# [DESCRIPTION OF THE TASK]
Identify the line with "Kookapinto Shapes |"; copy word for word that line and every one after it, to the end of the listing. Exclude pictures.

START AVAILABLE DATA

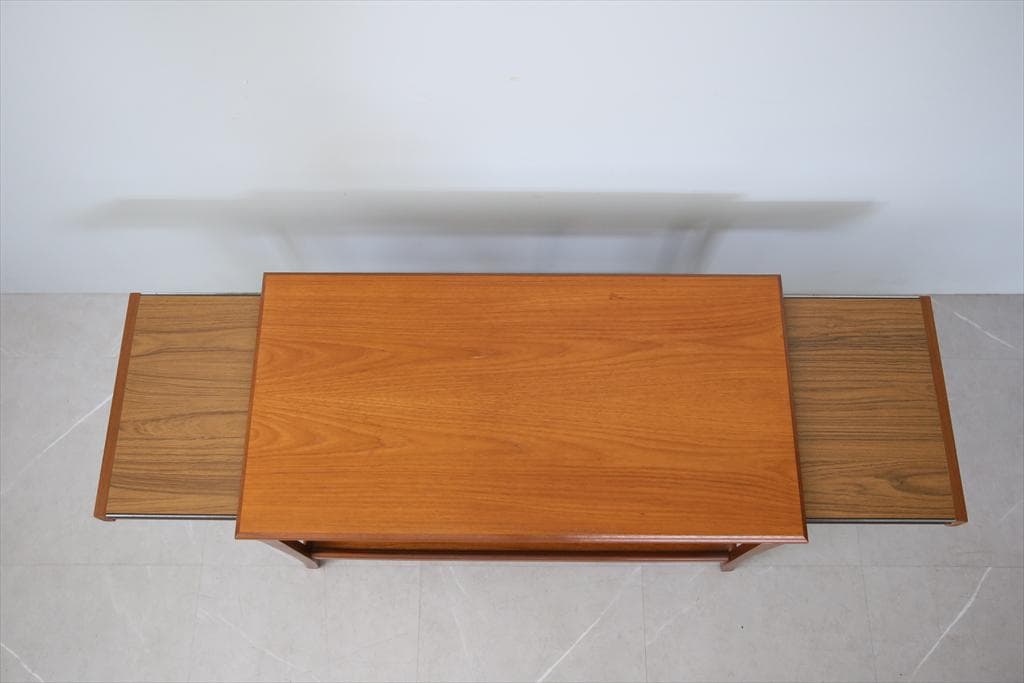 英国アンティークチーク古木コーヒーテーブル/木製机/ローテーブル(89-54)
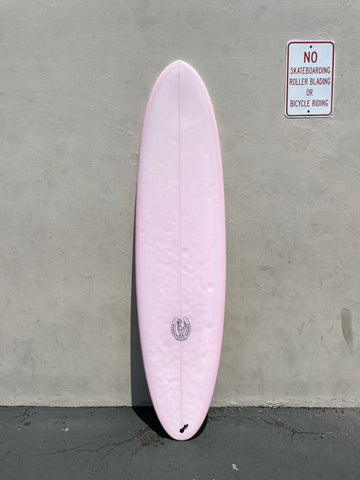 Kookapinto Shapes | 7’6" Quad Egg Pink Surfboard (USED)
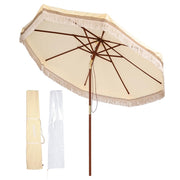 DIY 9 ft 8 Ribs Wooden Patio Umbrella Tilt 100% solution-dyed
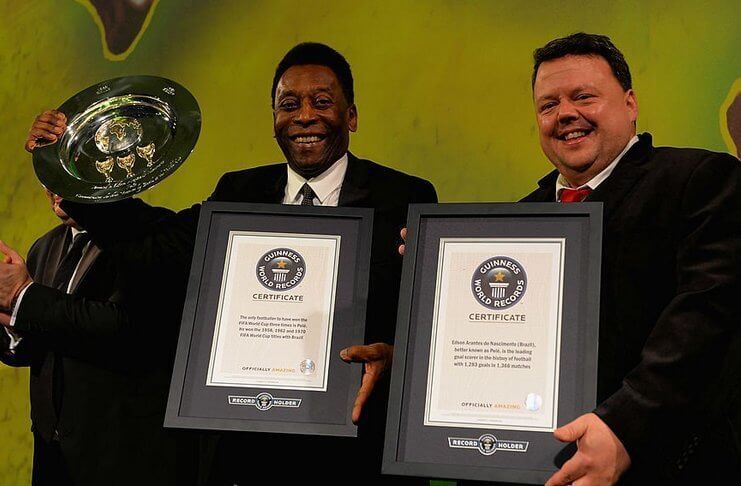 Rekor Pele sebagai pemain tersukses di Piala Dunia diakui oleh Guinness World Records.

END AVAILABLE DATA

# [EXERCISE ANSWER]
 Kookapinto Shapes | 7’6" Quad Egg Pink Surfboard (USED)
 DIY 9 ft 8 Ribs Wooden Patio Umbrella Tilt 100% solution-dyed
 Rekor Pele sebagai pemain tersukses di Piala Dunia diakui oleh Guinness World Records.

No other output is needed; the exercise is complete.